DESCRIPTION OF THE TASK => Starting from the line that contains "From the lens, how", reproduce each line exactly through the end of the material, and include no other lines.

┌─ THE DATA

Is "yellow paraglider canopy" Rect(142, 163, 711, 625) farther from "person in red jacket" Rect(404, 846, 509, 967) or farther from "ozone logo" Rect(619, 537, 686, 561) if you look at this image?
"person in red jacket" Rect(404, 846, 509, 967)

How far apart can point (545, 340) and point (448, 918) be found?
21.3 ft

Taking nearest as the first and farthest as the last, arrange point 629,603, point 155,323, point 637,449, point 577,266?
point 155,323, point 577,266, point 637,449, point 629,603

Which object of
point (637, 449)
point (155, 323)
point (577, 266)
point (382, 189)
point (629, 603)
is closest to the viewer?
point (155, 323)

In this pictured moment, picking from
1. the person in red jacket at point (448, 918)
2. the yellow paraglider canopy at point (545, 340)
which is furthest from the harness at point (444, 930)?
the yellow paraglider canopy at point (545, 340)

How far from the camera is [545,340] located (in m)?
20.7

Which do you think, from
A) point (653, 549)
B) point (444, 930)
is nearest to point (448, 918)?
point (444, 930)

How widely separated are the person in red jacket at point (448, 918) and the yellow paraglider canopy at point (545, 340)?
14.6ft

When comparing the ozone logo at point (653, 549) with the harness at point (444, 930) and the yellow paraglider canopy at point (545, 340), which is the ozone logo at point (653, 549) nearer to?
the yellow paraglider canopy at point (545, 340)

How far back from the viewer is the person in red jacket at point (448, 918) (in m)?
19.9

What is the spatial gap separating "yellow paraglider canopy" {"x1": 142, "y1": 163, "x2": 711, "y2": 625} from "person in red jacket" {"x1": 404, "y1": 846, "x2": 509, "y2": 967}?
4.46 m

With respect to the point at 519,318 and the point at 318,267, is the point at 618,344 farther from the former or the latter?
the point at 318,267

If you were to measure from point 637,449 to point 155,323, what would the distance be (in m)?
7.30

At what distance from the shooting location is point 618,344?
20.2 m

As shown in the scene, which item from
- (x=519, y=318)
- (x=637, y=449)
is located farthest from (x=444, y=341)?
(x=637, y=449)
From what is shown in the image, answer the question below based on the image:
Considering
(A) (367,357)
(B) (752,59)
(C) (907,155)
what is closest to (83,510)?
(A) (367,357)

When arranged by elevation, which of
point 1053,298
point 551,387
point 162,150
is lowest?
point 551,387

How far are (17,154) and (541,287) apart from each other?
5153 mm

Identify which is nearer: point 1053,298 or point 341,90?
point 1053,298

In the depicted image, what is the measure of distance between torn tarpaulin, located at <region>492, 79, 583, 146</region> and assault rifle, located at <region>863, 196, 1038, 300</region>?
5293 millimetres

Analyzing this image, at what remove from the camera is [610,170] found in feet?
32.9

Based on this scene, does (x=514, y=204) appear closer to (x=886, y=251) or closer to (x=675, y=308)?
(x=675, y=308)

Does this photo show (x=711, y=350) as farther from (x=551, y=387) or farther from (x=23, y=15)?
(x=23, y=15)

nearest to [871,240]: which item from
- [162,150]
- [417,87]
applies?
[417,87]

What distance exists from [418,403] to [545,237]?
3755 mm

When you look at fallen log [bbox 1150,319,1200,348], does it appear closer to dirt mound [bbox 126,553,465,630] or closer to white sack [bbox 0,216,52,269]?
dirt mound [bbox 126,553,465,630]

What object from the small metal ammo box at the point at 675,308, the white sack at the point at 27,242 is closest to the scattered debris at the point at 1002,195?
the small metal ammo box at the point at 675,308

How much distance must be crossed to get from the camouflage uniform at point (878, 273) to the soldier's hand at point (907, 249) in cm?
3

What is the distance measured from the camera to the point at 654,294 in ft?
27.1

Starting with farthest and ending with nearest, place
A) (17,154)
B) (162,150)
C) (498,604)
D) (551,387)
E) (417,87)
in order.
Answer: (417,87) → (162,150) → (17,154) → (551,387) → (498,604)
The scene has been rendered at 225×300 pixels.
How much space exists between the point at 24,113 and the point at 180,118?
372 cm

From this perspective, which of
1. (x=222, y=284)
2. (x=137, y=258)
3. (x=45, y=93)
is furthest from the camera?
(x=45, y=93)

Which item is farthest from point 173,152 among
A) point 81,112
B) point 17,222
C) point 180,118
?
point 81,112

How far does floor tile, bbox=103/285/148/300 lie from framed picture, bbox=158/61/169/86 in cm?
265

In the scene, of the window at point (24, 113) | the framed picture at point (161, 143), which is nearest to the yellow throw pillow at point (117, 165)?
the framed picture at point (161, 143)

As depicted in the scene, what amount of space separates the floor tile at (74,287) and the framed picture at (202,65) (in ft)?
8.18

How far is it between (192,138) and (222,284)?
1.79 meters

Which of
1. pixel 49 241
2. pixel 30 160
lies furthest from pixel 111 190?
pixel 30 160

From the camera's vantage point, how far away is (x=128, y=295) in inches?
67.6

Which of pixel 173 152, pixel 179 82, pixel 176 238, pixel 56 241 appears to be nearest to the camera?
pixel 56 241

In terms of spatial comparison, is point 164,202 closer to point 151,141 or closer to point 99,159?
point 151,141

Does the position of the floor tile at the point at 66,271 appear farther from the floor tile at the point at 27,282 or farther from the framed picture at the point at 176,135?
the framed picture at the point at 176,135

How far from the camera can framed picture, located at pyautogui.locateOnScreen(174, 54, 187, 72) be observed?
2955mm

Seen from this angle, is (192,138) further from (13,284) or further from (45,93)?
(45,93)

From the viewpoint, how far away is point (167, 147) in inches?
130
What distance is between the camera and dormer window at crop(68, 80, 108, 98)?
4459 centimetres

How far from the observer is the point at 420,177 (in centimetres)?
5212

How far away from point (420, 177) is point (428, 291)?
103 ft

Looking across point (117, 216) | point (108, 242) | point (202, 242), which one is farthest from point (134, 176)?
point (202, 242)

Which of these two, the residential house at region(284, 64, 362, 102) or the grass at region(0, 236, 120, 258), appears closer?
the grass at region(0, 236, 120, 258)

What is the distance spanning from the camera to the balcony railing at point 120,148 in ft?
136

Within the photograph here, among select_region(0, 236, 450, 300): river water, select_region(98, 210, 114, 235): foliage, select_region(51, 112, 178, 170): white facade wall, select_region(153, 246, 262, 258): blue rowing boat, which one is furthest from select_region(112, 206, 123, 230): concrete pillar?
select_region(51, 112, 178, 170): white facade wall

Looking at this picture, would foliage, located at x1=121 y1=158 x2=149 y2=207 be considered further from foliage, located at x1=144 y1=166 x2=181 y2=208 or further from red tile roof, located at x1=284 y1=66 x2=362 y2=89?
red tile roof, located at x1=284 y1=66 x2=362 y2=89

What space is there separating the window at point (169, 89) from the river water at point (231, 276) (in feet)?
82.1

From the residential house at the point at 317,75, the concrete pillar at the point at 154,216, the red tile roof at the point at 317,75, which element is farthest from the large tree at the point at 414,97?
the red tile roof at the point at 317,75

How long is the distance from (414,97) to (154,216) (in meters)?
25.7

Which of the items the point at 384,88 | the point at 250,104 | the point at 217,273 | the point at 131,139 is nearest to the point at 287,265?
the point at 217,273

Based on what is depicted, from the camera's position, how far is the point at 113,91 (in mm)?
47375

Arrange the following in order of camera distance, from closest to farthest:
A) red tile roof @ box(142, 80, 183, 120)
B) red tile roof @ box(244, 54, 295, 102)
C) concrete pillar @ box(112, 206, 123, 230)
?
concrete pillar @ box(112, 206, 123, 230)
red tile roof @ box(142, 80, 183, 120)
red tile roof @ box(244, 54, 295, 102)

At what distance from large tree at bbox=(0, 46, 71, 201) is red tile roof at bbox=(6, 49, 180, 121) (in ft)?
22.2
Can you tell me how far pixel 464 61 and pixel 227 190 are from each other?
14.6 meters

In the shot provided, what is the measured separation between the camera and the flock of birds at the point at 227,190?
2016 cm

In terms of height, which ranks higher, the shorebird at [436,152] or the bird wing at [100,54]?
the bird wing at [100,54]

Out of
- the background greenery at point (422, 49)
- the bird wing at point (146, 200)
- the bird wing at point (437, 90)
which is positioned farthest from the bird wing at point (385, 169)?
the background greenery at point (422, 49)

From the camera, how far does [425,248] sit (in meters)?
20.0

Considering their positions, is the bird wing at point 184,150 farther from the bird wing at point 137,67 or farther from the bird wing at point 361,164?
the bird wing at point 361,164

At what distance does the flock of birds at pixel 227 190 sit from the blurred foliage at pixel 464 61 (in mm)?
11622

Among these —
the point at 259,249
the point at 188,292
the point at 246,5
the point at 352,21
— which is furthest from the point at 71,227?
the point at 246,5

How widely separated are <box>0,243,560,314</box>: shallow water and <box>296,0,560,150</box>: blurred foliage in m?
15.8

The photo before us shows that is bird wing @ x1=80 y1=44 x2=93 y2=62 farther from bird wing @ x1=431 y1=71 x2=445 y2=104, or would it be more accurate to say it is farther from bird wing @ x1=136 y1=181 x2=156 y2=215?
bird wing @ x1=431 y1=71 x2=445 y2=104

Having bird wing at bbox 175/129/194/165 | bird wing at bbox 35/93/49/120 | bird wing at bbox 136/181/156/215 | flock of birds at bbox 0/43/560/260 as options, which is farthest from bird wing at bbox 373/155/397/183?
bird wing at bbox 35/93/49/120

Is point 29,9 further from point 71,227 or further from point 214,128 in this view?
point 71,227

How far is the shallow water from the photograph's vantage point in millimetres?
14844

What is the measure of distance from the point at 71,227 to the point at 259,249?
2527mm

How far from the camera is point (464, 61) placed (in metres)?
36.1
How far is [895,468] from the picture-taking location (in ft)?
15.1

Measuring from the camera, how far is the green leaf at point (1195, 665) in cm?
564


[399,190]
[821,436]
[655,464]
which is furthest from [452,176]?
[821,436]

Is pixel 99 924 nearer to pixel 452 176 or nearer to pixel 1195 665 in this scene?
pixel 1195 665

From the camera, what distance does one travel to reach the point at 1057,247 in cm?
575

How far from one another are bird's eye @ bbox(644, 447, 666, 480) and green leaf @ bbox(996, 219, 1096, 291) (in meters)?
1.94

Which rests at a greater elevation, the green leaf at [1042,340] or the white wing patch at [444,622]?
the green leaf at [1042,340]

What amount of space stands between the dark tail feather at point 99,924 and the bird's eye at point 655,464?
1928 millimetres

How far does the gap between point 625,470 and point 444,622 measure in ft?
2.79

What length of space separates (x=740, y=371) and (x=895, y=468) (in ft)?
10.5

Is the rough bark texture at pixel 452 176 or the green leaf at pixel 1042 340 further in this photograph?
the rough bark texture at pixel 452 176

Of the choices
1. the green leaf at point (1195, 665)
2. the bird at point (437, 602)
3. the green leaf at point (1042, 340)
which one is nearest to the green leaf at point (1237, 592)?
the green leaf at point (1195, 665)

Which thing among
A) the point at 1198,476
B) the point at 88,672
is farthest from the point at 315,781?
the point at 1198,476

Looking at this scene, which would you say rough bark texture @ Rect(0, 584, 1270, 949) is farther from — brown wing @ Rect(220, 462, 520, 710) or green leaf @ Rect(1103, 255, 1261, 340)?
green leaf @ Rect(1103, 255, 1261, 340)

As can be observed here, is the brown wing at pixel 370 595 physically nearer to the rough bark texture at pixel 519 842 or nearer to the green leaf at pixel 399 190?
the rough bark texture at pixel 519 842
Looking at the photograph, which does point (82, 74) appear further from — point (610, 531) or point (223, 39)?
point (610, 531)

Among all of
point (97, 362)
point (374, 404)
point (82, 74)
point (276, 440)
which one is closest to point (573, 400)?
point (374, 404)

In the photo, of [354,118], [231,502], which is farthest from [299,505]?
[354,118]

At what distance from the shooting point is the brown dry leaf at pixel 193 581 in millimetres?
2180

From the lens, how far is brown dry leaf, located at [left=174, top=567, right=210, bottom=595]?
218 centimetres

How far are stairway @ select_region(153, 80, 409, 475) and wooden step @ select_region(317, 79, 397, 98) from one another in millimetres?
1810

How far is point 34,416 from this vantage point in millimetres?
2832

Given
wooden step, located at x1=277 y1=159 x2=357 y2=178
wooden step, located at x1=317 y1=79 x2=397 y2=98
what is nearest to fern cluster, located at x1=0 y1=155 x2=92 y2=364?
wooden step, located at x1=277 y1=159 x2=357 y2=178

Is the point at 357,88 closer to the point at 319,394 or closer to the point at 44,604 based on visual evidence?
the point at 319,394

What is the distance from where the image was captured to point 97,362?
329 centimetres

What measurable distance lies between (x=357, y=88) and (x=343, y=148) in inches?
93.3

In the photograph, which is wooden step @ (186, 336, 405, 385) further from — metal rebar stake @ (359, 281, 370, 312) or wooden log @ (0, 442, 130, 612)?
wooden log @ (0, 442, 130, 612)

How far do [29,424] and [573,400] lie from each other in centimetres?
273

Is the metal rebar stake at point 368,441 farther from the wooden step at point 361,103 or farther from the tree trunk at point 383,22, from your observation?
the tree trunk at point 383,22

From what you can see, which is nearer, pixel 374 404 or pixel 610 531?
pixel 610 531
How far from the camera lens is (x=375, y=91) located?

└─

REPLY =>
From the lens, how far is brown dry leaf, located at [left=174, top=567, right=210, bottom=595]?
218 centimetres

How far are stairway @ select_region(153, 80, 409, 475) and wooden step @ select_region(317, 79, 397, 98) from one another in millimetres?
1810

How far is point 34,416 from this vantage point in millimetres?
2832

Given
wooden step, located at x1=277 y1=159 x2=357 y2=178
wooden step, located at x1=317 y1=79 x2=397 y2=98
what is nearest to fern cluster, located at x1=0 y1=155 x2=92 y2=364?
wooden step, located at x1=277 y1=159 x2=357 y2=178

Is the point at 357,88 closer to the point at 319,394 or closer to the point at 44,604 based on visual evidence?
the point at 319,394

What is the distance from where the image was captured to point 97,362?
329 centimetres

What measurable distance lies between (x=357, y=88) and (x=343, y=148) in inches?
93.3

In the photograph, which is wooden step @ (186, 336, 405, 385) further from — metal rebar stake @ (359, 281, 370, 312) or wooden log @ (0, 442, 130, 612)?
wooden log @ (0, 442, 130, 612)

How far do [29,424] and [573,400] lie from each other in centimetres?
273

Is the metal rebar stake at point 368,441 farther from the wooden step at point 361,103 or farther from the tree trunk at point 383,22, from your observation?
the tree trunk at point 383,22

From what you can see, which is nearer, pixel 374 404 or pixel 610 531?
pixel 610 531
How far from the camera lens is (x=375, y=91) located?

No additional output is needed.